Studio album by Girl Monstar
- Released: January 2026
- Recorded: 2025
- Genre: Rock
- Length: 36:28
- Label: Vicious Kitten Records

= GRRRR!! (Girl Monstar album) =

GRRRR!! is the second studio album by Australian rock band Girl Monstar, released on 27 January 2026. It marked the band's first new music since 1992. Its release was also announced on Australian online music news website Noise11. The album’s release was also noted by Australian music publication Rhythms, which reported that GRRRR!! marked Girl Monstar’s first new album in 34 years.

== Track listing ==

| No. | Title | Writer(s) | Length |
|---|---|---|---|
| 1. | "Hate Train" | Sherry Rich, Anne McCue, Ros Zimmerman |  |
| 2. | "Control Babe" | Anne McCue |  |
| 3. | "Blue Cats with Green Eyes" | Sherry Rich, Anne McCue |  |
| 4. | "Rats" | Sherry Rich, Anne McCue |  |
| 5. | "Love Song for a Street Kid" | Sherry Rich, Anne McCue |  |
| 6. | "I Don’t Wanna Know" | Sherry Rich |  |
| 7. | "Soul Position" | Anne McCue |  |
| 8. | "Mohawk Wig" | Sherry Rich, Anne McCue, Susan Shaw, Janene Abbott |  |
| 9. | "Slippin’ Through The Cracks" | Sherry Rich |  |
| 10. | "Rain is Coming" | Anne McCue |  |

==Personnel==
- Girl Monstar
- Anne McCue: lead guitar, keyboards, lead vocals (tracks 2, 5, 7, 10)
- Sherry Rich: guitar, lead vocals (tracks 1, 3, 4, 6, 8, 9)
- Susan Shaw: drums, backing vocals
- Janene Abbott: bass, backing vocals

==Reception==
In a review for I-94 Bar, GRRRR!! was praised for its groove-driven sound and melodic strength. The reviewer highlighted the rhythm section's "smooth 'n' slinky" feel and noted the band's blend of neo-garage rock with pop sensibilities. Tracks such as Hate Train, Soul Position, Control Babe, and Blue Cats With Green Eyes were singled out, while the rawer songs Mohawk Wig and Rats were cited as energetic highlights. The review concluded that GRRRR!! represents "a great return that holds up."

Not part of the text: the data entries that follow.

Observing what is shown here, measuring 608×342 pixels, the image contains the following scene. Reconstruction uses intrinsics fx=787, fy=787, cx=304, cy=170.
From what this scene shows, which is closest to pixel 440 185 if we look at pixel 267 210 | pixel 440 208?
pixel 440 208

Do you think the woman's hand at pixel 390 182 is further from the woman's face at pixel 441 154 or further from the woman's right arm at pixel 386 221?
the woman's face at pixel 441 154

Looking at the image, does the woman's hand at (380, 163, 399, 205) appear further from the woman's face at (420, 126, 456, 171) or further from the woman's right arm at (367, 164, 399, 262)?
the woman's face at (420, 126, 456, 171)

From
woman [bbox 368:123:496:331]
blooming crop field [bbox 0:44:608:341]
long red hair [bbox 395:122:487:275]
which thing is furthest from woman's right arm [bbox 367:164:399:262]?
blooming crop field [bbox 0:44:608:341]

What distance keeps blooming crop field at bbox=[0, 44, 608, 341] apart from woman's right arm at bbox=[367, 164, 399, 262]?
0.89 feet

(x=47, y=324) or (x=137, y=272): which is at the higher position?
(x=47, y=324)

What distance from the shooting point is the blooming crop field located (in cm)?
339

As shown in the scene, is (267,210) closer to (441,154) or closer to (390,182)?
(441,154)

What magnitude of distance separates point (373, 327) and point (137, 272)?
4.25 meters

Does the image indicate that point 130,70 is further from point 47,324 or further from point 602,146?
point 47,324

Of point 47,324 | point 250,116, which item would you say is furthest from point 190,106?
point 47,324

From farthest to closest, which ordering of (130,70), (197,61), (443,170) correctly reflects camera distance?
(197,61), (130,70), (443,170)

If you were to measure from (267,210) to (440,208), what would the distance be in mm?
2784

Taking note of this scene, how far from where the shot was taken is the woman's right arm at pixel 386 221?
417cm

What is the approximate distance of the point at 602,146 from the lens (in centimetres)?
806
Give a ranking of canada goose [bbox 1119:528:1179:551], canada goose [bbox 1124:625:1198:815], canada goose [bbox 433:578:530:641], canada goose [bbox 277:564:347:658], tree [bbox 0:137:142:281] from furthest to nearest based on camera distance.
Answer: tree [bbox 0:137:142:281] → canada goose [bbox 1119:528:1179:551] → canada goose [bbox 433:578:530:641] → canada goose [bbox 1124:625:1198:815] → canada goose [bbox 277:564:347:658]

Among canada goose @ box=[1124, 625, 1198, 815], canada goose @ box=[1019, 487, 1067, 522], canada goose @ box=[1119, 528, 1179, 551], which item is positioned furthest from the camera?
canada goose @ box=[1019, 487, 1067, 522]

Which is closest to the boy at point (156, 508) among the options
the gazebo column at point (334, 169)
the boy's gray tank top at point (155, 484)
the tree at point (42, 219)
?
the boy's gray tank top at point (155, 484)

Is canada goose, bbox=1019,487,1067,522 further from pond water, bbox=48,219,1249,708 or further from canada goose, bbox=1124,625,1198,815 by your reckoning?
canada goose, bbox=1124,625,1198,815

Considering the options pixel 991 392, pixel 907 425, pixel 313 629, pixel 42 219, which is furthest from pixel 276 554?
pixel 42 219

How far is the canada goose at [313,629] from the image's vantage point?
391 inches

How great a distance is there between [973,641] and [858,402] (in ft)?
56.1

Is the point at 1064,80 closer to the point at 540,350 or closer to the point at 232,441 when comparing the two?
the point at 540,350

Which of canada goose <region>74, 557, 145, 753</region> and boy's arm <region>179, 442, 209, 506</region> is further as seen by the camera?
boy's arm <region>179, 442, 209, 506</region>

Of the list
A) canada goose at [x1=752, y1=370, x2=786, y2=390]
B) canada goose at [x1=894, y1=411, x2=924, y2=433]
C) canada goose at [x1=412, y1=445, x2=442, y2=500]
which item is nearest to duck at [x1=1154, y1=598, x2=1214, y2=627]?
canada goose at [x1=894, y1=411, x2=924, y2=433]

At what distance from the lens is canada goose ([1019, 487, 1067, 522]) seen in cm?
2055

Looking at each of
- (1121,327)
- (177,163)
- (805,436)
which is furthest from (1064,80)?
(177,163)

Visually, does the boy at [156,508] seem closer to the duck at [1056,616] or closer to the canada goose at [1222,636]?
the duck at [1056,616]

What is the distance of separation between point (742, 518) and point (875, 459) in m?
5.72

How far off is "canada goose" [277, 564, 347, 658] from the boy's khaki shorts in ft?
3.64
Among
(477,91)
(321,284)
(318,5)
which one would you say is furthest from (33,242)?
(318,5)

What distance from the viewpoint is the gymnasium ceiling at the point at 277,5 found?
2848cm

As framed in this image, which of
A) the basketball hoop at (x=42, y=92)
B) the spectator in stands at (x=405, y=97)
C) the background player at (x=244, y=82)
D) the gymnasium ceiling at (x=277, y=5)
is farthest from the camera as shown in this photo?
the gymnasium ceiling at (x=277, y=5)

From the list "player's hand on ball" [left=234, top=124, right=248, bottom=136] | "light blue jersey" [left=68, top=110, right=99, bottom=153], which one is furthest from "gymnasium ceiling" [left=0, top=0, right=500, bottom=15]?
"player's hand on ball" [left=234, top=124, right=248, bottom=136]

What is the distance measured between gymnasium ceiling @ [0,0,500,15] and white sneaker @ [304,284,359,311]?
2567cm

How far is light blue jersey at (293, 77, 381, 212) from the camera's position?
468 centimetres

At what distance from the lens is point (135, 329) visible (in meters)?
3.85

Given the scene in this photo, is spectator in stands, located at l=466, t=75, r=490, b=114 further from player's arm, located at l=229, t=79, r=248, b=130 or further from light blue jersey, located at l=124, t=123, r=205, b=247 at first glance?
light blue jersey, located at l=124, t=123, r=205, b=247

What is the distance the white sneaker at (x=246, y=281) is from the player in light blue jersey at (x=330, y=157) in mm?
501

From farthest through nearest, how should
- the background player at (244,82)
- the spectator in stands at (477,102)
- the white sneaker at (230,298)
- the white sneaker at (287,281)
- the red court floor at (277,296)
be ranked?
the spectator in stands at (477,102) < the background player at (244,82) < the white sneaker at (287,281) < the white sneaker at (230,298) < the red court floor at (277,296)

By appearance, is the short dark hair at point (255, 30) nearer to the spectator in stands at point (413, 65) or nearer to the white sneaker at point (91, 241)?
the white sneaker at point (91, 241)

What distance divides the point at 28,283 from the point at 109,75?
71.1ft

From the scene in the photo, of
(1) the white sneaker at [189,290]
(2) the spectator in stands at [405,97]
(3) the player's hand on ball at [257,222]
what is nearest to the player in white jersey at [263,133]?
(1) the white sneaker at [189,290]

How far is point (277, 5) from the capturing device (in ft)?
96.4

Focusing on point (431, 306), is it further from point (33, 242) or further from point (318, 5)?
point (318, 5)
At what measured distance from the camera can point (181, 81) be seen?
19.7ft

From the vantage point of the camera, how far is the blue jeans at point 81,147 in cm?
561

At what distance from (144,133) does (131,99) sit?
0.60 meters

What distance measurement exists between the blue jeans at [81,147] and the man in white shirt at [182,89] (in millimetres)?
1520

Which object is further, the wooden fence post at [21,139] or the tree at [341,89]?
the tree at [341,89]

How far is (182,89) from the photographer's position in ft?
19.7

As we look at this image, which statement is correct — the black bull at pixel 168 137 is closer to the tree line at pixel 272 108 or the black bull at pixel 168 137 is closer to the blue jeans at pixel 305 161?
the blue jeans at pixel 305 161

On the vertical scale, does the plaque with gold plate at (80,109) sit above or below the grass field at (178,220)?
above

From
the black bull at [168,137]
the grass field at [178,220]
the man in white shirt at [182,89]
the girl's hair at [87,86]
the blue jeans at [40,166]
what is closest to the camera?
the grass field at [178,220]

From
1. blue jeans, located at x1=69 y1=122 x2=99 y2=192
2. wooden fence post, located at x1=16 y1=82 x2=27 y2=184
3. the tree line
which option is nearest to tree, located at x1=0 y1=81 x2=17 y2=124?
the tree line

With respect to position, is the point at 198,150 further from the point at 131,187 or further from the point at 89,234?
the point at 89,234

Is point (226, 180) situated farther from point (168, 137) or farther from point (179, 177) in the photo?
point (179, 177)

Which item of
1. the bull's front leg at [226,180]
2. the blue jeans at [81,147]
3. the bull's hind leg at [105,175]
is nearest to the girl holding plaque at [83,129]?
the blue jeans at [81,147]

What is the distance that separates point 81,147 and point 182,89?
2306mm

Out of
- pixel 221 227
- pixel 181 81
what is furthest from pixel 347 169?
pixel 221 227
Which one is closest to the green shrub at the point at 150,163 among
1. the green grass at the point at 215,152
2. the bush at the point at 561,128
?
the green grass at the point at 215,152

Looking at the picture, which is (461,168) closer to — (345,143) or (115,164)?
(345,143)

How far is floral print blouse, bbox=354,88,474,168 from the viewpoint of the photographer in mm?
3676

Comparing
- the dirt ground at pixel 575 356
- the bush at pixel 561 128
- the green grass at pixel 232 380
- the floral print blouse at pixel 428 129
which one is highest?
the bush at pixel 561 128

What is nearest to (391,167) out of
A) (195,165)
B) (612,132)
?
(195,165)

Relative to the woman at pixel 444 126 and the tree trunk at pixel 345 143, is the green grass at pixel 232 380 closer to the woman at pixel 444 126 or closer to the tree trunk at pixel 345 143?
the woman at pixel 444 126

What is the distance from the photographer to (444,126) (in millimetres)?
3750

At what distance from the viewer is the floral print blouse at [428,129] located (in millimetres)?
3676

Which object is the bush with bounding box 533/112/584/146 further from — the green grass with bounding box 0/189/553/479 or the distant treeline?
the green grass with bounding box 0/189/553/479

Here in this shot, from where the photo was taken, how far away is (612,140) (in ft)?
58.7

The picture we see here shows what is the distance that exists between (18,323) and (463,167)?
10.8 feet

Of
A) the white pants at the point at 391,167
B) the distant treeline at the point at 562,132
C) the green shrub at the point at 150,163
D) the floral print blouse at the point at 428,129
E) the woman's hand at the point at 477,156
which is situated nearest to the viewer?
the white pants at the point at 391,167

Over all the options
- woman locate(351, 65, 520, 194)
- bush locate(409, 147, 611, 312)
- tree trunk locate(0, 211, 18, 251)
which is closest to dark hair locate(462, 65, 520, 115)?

Music blog The Rearview Mirror noted that the band's new material on GRRRR!!, led by tracks such as Hate Train and Blue Cat With Green Eyes, showed Girl Monstar "poised to make you want to rock out with them all over again".

The release of the second single from the album, Hate Train, along with its accompanying video, was noted by online music news sites Backseat Mafia and The Rockpit.